[Text passage]

= Charles Reginald Dodwell =

British art historian (1922–1994)

Charles Reginald Dodwell (3 February 1922 – 22 April 1994) was a British art historian who specialized in the period covering the years 800-1200.

==Early life==
Dodwell was born in Cheltenham on 3 February 1922. He was admitted to Gonville and Caius College, Cambridge, where he specialized in history. His academic studies were interrupted by the outbreak of World War II. He served in the Royal Navy from 1941 to 1945, although he suffered from sea-sickness. Initially serving as a mine-sweeper in the British home waters, he later took part in both the Allied invasion of Sicily and the Normandy landings.

==Academic career==
After the end of the war, Dodwell returned to Cambridge to complete his studies under Philip Grierson. He specialized in medieval art history, particularly in illuminated manuscripts. In 1949, he was made a senior research fellow of the Warburg Institute, which had been relocated a few years earlier from Hamburg to London. In 1953, he was chosen by Archbishop Geoffrey Fisher for the prestigious position of librarian-archivist of Lambeth Palace Library, despite having no formal librarian's qualifications. In this position, Dodwell assisted with the careful transfer of the contents of the library (heavily damaged during the war) to proper repositories. In 1958, he became a lecturer and librarian at Trinity College, Cambridge, and in 1966 he obtained a professorship at Manchester University. He held this position for 23 years. He was elected a Fellow of the British Academy in 1973.

[/Text passage]
[Data segment]

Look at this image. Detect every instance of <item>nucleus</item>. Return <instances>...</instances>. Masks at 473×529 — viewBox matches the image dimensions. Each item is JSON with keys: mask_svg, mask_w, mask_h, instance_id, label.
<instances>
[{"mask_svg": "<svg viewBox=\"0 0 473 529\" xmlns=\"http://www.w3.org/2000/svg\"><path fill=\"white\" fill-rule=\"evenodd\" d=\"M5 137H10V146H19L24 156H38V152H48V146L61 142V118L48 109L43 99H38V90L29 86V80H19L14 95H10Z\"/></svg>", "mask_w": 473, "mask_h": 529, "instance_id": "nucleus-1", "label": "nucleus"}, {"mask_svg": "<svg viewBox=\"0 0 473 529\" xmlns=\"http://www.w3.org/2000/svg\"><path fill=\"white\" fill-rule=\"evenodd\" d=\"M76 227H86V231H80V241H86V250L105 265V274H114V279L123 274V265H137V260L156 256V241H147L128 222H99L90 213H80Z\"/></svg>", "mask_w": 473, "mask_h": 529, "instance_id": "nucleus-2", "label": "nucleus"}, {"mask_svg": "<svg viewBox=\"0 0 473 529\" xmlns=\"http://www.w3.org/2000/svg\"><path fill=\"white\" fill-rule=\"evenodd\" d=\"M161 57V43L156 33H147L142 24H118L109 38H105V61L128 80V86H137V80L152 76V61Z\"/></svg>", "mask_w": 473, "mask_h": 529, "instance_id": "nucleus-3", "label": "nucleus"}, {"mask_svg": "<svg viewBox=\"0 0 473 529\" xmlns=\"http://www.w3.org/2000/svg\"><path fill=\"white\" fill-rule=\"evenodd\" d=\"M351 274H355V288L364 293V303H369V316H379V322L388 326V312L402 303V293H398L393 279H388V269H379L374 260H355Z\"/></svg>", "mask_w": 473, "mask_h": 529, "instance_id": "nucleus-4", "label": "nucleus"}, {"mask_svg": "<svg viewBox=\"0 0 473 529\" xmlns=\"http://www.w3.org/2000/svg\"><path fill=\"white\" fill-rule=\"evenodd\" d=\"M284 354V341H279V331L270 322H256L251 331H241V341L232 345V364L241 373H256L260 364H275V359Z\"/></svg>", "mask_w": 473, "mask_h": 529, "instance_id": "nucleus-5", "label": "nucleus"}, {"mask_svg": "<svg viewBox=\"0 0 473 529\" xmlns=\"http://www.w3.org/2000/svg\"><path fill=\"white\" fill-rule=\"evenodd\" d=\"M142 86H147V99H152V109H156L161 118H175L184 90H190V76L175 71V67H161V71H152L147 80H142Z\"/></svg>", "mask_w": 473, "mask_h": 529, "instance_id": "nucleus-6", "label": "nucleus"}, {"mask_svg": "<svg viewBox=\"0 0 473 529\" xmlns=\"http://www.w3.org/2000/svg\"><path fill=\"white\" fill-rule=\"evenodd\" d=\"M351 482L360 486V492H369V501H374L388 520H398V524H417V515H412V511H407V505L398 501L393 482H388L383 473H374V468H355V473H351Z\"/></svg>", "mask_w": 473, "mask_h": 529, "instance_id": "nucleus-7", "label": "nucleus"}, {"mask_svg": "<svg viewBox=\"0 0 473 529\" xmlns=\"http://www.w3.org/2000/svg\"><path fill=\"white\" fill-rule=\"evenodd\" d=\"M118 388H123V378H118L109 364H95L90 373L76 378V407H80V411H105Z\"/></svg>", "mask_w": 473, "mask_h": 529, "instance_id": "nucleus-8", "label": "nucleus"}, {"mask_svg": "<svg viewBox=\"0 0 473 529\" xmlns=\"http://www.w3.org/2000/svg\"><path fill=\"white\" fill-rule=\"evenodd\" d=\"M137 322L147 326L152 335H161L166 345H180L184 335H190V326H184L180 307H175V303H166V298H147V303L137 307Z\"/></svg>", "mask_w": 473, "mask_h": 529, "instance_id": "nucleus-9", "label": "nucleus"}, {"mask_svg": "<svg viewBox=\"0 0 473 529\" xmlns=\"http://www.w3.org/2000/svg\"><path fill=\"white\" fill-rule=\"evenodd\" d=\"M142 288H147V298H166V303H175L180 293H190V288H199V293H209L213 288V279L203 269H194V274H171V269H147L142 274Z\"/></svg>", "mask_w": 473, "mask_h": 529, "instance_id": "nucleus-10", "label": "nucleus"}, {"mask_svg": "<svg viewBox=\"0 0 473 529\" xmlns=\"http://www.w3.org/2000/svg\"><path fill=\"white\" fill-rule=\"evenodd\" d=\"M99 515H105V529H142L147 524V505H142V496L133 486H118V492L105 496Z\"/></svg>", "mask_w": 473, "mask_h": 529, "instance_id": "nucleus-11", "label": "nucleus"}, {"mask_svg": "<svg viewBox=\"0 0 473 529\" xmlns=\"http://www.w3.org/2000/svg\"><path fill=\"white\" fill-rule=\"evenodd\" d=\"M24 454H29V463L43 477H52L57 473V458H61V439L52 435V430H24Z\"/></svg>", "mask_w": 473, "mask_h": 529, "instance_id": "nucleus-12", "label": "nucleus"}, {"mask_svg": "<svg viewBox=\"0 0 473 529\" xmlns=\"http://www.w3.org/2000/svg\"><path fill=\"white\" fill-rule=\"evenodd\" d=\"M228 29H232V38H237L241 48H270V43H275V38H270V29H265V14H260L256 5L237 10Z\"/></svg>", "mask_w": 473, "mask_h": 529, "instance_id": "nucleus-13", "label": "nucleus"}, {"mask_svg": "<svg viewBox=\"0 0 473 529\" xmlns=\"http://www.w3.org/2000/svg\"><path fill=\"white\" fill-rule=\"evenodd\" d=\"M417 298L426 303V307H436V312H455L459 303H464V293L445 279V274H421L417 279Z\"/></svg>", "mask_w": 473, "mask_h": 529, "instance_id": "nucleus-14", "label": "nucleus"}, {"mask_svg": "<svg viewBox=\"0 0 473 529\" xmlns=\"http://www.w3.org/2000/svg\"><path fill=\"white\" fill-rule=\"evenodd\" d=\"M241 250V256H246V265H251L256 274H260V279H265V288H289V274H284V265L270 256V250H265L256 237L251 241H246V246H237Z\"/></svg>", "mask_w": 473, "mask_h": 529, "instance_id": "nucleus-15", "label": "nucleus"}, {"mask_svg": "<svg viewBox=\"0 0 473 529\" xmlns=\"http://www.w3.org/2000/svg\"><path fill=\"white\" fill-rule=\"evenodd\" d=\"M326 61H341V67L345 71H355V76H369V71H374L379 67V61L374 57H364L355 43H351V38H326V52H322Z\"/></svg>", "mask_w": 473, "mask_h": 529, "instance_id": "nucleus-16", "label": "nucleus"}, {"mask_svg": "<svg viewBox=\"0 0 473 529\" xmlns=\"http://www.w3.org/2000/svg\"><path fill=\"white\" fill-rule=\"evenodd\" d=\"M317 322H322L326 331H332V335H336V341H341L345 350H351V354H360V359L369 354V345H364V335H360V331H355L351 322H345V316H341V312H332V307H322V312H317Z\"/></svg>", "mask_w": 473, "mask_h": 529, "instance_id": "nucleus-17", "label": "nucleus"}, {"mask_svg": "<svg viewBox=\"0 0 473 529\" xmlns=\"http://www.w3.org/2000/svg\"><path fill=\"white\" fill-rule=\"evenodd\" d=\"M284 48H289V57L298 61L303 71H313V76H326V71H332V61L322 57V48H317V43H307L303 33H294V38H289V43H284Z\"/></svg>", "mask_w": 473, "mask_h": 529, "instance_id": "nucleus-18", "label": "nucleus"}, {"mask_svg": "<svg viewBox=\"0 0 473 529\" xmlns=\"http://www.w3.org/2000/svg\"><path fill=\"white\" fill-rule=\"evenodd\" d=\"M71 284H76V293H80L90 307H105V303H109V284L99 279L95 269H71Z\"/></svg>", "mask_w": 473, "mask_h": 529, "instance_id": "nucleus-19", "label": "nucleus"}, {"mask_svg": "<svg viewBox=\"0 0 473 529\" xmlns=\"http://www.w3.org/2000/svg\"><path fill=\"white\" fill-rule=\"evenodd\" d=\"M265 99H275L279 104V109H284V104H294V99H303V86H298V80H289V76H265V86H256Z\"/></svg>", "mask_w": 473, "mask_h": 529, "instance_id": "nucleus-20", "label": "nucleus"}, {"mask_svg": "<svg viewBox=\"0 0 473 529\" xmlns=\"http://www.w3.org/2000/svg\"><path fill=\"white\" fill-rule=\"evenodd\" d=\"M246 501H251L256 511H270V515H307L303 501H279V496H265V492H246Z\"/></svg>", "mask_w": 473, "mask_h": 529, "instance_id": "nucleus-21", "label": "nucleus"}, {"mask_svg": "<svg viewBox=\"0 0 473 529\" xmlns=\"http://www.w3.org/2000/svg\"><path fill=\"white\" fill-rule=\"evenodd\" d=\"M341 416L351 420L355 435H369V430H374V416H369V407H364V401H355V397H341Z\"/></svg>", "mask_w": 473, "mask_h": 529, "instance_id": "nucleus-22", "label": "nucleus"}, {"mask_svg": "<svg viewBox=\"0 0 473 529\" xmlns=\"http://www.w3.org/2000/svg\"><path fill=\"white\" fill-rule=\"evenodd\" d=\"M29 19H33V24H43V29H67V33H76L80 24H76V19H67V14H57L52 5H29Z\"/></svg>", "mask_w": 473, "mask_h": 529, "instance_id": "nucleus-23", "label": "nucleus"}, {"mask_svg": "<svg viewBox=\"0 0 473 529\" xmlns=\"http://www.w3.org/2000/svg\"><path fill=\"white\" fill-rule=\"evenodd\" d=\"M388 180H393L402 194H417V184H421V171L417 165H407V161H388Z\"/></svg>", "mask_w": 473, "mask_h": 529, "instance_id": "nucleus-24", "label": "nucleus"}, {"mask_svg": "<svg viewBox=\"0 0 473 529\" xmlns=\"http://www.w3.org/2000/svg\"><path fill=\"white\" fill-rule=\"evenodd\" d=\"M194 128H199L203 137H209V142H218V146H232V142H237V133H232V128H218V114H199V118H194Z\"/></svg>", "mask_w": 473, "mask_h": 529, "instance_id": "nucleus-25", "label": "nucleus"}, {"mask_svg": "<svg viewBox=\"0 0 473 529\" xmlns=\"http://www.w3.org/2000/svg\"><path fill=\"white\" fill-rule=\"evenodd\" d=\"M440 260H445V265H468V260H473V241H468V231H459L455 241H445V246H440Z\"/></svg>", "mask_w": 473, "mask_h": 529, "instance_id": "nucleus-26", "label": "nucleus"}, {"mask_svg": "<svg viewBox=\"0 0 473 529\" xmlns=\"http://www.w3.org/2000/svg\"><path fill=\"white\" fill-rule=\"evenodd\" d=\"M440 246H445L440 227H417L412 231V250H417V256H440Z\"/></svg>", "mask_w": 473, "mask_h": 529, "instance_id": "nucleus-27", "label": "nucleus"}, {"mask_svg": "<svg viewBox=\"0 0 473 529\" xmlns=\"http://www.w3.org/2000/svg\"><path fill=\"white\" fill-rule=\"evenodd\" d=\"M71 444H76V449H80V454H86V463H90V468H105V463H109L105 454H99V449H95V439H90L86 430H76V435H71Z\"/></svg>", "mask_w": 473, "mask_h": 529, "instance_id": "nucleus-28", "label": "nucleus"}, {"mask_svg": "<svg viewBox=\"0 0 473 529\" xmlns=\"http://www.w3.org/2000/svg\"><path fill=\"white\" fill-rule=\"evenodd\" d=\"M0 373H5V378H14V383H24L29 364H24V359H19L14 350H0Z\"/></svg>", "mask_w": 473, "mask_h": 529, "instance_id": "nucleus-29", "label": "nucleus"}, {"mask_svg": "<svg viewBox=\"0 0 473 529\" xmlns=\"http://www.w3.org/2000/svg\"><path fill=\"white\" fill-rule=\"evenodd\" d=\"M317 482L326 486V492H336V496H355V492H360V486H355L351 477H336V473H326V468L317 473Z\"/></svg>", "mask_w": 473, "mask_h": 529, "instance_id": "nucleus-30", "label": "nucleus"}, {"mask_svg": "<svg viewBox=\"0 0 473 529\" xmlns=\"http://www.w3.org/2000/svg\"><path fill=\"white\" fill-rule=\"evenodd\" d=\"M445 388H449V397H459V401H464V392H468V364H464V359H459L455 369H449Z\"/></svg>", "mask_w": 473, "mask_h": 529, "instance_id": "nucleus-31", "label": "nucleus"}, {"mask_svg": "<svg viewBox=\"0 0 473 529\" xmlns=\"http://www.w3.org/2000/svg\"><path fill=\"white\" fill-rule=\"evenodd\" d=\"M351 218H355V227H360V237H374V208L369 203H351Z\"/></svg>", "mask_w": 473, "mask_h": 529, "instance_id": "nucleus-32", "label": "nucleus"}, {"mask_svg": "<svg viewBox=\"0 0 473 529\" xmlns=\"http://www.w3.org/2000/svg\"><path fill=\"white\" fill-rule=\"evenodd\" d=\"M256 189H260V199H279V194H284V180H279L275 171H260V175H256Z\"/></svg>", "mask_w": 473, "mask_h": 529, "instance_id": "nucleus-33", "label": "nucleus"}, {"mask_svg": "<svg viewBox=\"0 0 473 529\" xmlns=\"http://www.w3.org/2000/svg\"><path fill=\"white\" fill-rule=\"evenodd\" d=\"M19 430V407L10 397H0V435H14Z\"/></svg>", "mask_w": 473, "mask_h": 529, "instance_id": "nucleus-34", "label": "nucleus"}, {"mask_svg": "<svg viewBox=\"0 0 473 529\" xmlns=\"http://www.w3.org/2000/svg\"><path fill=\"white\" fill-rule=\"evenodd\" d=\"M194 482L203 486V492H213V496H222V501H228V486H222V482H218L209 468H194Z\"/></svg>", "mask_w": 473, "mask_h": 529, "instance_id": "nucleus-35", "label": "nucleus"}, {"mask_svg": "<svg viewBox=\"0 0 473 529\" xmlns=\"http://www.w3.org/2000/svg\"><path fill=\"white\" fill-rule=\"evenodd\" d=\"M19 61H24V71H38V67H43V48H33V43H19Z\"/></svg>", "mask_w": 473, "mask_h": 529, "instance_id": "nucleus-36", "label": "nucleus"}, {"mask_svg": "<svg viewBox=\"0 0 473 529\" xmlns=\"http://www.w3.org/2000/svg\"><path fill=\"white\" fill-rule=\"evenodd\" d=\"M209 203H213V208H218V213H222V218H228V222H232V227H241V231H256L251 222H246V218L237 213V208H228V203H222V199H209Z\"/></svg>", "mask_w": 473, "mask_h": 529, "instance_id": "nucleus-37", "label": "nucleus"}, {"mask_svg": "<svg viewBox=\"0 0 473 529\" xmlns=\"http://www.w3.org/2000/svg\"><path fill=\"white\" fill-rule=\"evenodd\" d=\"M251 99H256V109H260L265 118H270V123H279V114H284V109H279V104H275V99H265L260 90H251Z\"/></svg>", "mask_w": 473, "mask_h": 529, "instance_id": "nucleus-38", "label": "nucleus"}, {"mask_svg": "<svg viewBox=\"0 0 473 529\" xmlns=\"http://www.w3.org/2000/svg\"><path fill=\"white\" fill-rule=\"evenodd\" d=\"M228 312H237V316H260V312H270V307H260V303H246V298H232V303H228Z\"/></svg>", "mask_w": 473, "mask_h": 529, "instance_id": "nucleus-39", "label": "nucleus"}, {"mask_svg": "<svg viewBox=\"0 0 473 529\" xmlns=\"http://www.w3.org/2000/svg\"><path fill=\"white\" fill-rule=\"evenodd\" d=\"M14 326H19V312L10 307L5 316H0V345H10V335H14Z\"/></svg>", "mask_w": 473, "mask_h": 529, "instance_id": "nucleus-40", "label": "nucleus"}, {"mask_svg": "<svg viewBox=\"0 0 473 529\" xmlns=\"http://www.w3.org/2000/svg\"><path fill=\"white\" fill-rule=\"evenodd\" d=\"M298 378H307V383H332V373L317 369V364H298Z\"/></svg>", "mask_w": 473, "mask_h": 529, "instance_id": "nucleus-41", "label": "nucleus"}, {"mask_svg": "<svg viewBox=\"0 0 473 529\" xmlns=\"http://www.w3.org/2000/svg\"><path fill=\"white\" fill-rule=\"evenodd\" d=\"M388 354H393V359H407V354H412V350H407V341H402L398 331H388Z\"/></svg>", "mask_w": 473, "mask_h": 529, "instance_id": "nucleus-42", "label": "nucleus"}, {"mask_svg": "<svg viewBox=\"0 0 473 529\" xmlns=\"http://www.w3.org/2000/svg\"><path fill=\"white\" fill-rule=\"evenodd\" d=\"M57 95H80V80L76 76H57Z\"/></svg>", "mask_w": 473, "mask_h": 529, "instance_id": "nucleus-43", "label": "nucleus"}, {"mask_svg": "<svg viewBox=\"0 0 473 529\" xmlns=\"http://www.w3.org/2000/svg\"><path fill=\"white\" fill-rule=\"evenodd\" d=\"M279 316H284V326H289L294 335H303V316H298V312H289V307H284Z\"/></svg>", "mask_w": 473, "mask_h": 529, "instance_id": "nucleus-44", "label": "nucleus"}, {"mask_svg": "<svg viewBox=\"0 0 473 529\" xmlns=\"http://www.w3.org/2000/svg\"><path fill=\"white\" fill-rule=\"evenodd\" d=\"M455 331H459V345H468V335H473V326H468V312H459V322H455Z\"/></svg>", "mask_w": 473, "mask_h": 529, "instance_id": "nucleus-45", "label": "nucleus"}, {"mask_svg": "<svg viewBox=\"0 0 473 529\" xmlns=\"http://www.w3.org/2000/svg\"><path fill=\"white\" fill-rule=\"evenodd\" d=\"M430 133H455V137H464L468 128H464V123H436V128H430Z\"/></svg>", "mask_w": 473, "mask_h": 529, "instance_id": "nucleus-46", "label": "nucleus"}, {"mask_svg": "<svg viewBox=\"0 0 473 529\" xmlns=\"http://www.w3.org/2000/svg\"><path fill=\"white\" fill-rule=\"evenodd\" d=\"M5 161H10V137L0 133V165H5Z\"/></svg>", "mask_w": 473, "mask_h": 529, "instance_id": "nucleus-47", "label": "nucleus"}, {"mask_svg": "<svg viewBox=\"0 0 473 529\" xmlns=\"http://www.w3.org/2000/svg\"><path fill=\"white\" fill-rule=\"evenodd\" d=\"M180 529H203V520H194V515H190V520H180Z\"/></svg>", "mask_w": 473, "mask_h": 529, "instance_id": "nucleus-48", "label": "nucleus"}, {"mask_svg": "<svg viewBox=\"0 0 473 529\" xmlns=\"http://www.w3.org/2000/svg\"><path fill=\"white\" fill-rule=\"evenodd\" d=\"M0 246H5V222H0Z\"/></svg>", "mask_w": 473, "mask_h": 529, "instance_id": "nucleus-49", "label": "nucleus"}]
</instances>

[/Data segment]

* [Assignment]
Continue the text about Charles Reginald Dodwell from where it ends.

* [The answer]
During his long career, Dodwell published several notable works. In 1954 he published The Canterbury School of Illumination 1066-1200, considered to be the first significant post-war publication on English medieval art. In another publication, he advanced the view (not widely accepted by other scholars) that the Reichenau manuscripts were actually created at Trier and Lorsch.

==Later life==
In 1988, Dodwell suffered a stroke that left him partially blind. Despite his declining health, he continued in active research and publication. He resigned his position as professor in 1989, and with his wife moved to Taunton, where he remained until his death in 1994. His final work, Anglo-Saxon Gestures and the Roman Stage, was published posthumously. His friends and colleagues published Medieval Art: Recent Perspectives as a memorial to Dodwell, including recognition of his work in the restoration of the Lambeth Palace Library during his tenure there.